It has officially arrived—the final language on the split-roll tax ballot measure that has been expected and dreaded among California property owners. Prop 15, as it has been called, would remove the property tax limitation protections promised by Prop 13 for commercial properties, effectively splitting the tax roll. The prop was expected, but an official ballot number and clarity give more information about the measure.
“A passing of Proposition 15 would eliminate Proposition 13 protection from apartments, office, industrial and retail properties,” Vicky Hammond, a principal at Coreland Cos., tells GlobeSt.com. “It would ‘split’ commercial and residential tax policies, requiring reassessment of all commercial properties at current market value every three years. Currently, property tax rates are established at 1% of purchase price when sold and restricted to no more than 2% annually thereafter.”
In addition, the final ballot measure came with a few new positions. It adds a tax to commercial and industrial properties used for education and includes a local government funding initiative. “Most notably, the burden of proof, which was initially in the hands of the assessor, has been reversed,” says Hammond. “Now the burden will be in the hands of the property owner, making it incredibly difficult to challenge an unfair assessment. To prevent being taxed at a higher value, the owner would have to prove that its property has not increased in value.”
If passed, Prop 15 will more than double the current property tax collections, with that bill entirely falling on commercial property owners—residential property owners will still see limitations on property taxes. “The repercussions will be significant for property owners, small businesses, and consumers,” says Hammond. “More than 75% of all small businesses lease commercial space and will be directly impacted by this reassessment as a pass-through expense per their lease terms. No hair salon, veterinarian, grocer, or sandwich shop will be able to bear the burden of the perpetual increase, especially not today when most are trying to stay afloat. It will trickle down significantly, increasing the cost of everything we buy.”

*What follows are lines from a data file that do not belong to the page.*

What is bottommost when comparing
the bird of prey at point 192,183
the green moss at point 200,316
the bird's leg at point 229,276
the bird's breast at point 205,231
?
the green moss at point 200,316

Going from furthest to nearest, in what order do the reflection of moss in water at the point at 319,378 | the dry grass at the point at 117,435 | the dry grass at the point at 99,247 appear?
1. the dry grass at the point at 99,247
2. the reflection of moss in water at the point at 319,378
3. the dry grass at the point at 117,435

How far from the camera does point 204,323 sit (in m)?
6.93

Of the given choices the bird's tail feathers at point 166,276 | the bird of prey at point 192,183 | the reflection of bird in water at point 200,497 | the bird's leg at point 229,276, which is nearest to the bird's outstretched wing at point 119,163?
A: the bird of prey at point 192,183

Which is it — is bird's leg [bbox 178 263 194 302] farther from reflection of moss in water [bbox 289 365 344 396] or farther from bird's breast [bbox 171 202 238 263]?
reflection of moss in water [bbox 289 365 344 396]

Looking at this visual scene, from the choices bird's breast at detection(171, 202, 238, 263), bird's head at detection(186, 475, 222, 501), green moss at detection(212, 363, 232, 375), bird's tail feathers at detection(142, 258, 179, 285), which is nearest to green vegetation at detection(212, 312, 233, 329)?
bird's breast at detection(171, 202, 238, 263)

Hammond adds that asset quality and management could also be impacted by the ballot measure. “The quality of ownership and management will also be impacted. With a focus on keeping common area maintenance costs low, properties will decrease in value due to the decrease in operating income and market uncertainty,” she says.

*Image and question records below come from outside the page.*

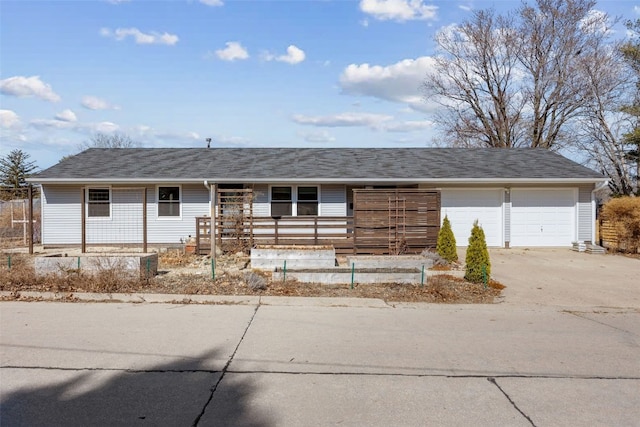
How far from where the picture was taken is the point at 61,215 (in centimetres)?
1586

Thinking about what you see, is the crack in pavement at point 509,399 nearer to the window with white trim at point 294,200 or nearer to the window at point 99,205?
the window with white trim at point 294,200

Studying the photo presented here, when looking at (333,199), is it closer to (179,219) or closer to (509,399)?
(179,219)

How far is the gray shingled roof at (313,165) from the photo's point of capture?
15586mm

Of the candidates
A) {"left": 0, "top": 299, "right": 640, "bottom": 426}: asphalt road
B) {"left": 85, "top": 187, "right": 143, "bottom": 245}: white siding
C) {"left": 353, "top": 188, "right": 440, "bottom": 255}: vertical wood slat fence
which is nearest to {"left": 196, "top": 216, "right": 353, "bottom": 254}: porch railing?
{"left": 353, "top": 188, "right": 440, "bottom": 255}: vertical wood slat fence

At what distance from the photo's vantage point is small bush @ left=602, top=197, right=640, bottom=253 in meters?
15.1

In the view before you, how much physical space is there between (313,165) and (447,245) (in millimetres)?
6655

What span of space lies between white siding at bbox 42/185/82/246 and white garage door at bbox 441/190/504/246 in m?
13.1

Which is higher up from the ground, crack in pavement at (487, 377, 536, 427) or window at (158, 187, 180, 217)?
window at (158, 187, 180, 217)

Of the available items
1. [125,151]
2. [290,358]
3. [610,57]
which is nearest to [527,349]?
[290,358]

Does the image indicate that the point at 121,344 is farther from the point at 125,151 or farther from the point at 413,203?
the point at 125,151

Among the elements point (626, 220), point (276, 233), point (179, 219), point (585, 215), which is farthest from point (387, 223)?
point (626, 220)

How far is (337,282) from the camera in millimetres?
9211

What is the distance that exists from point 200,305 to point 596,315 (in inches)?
251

With such strong repercussions, it is no surprise that there is also strong opposition to the measure. “An aggressive campaign strategy is in place, backed by strong statewide organizations,” says Hammond. “The California Business Properties Association shared that all efforts are on target, most importantly fundraising and building support among key organizations. There is no reason this should pass if voters are informed of the negative effects this will have on California’s economy for all.”

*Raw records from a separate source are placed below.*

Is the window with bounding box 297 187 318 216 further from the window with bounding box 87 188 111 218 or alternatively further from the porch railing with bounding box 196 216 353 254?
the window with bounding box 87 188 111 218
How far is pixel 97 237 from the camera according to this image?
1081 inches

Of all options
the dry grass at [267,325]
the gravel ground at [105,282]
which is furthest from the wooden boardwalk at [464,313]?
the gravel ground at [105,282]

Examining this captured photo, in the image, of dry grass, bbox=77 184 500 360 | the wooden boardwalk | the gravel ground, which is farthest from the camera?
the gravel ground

However, if the measure does pass, Hammond says the long-term impacts will be significant. “The most significant impact will be that it will leave the door open for the elimination of Prop 13 protection for single-family homeowners as well,” says Hammond. “California already bears some of the nation’s highest tax rates, significant barriers to entry for new businesses, and a massive housing shortage. Raising taxes on commercial or residential property creates even bigger obstacles to growing the state’s economy.”